朝起きて、いつもの癖でジャーファルの布団を見てしまう。毎朝わたしより早く布団を出ていないのに、今朝に限っていたのだ。がちっと目があってしまい、さっと思わずそらしてしまった。そう、わたしたち昨日喧嘩したんだ。でも、あきらかにわたしが一人で感情的になってわたしが悪いのだからちゃんとあやまらくちゃいけないのに言葉がみつからない。
「おはようございます。」
もぞもぞとジャーファルが布団の中から手を出してきた。わたしにも手を出す様促しているような微笑みでわたしをみてくるから、ゆっくりと、そっと手を出す。ふるえるようなわたしの手をしっかりとジャーファルは掴んだ。
「こんな風に、朝一緒にいるの初めてですね。」
「…ジャーファルがいつも早いからだよ。」
言わなくちゃ、ごめんね、って。わたしばっかり一方的に怒ってしまったことをあやまらなくては。
「ごめんなさい。」
この言葉はジャーファルのもの。
どうして、わたしじゃなくてジャーファルがあやまるの。疑問を瞳に浮かべてジャーファルを見やる。また目が合って、今度はそらせなかった。

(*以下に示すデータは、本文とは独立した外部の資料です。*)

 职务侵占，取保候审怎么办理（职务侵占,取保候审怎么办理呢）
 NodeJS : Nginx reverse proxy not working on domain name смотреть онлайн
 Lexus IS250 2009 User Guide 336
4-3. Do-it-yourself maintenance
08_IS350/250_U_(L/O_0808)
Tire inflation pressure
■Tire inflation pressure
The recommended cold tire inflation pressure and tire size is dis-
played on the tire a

「ナマエは私のことを大事に思ってくれているのに、それを考えずに私は…その、ごめんなさい、ナマエ。」
ジャーファルだって、わたしのことを考えてくれていたのが痛いほど伝わる。どちらの世界を選んでも、悲しくなるのはきっとジャーファルなのに。
わたしこそ自分のことばっかり考えてあんなこと言ってごめんね、と言いたかったけどまた自然と涙が出てきて上手く伝わったかわからない。けど、ジャーファルは慰めるように頭を撫でてくれた。
「私はいつか元の世界に戻るかもしれませんし、もう戻れないのかもしれません。どうやってこちらに来たのかわからないように、あちらに帰る方法もわかりません。だから、こちらにいる時は、ずっとナマエと一緒にいます、…それではだめでしょうか。」
この手を離さないでください、とジャーファルは最後に言った。だめなわけがないのだ。だって、どちらを選択しようとも、それはジャーファルの自由であり、帰るにしても、やっぱりわたしが止める権利なんてないのだ。引きとめたってきっと彼は行ってしまうのだろう。彼の目を見ていて、そう思った。

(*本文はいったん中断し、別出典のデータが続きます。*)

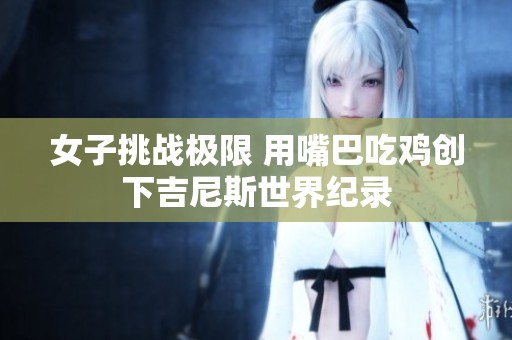 女子挑战极限 用嘴巴吃鸡创下吉尼斯世界纪录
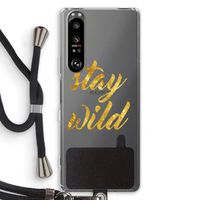 Stay wild: Sony Xperia 1 III Transparant Hoesje met koord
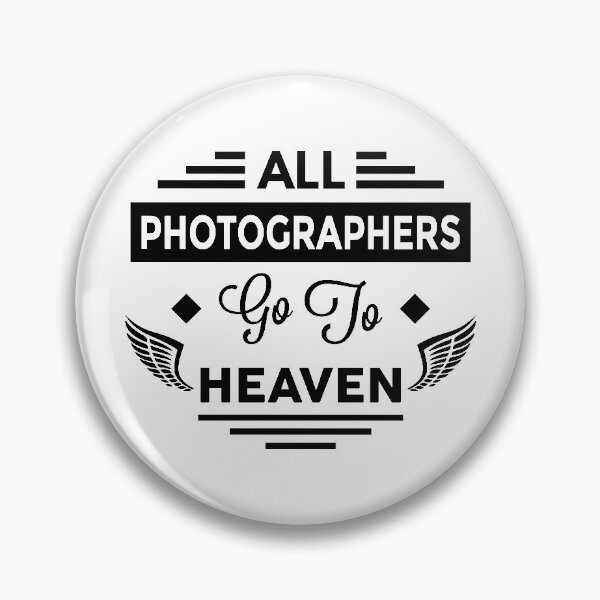 Item preview, All Photographers Go To Heaven designed and sold by TheArtism.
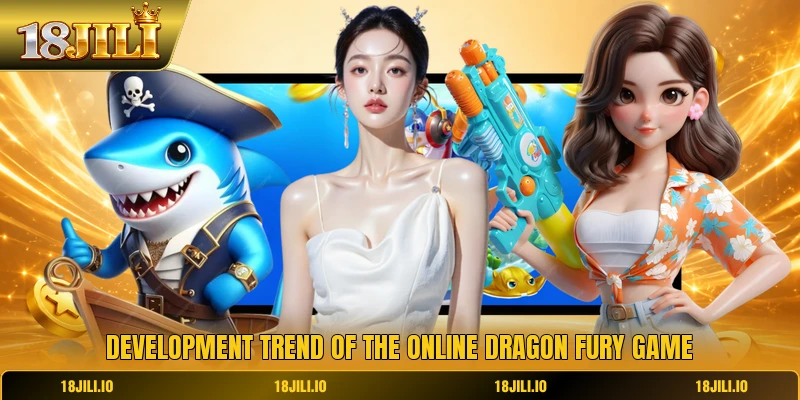Development trend of the online dragon fury game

わたしのひとりぼっちの世界にジャーファルが来てくれただけで、初めは嬉しかったのに。ずっと一緒にいたいって思うようになって、だから帰らないでって思うなんて。わたしはなんて欲張りなんだろう。ジャーファルと出会わなかったらこんな気持ち知らなかった。
「ありがとうジャーファル。」
「いえ、私こそありがとうナマエ」
繋いだ手を離したくない。そろそろ起きて朝ごはんの支度に行かなきゃ。
でも欲張りなわたしは思うのだ、もう少しこのままでいさせてね、ジャーファル。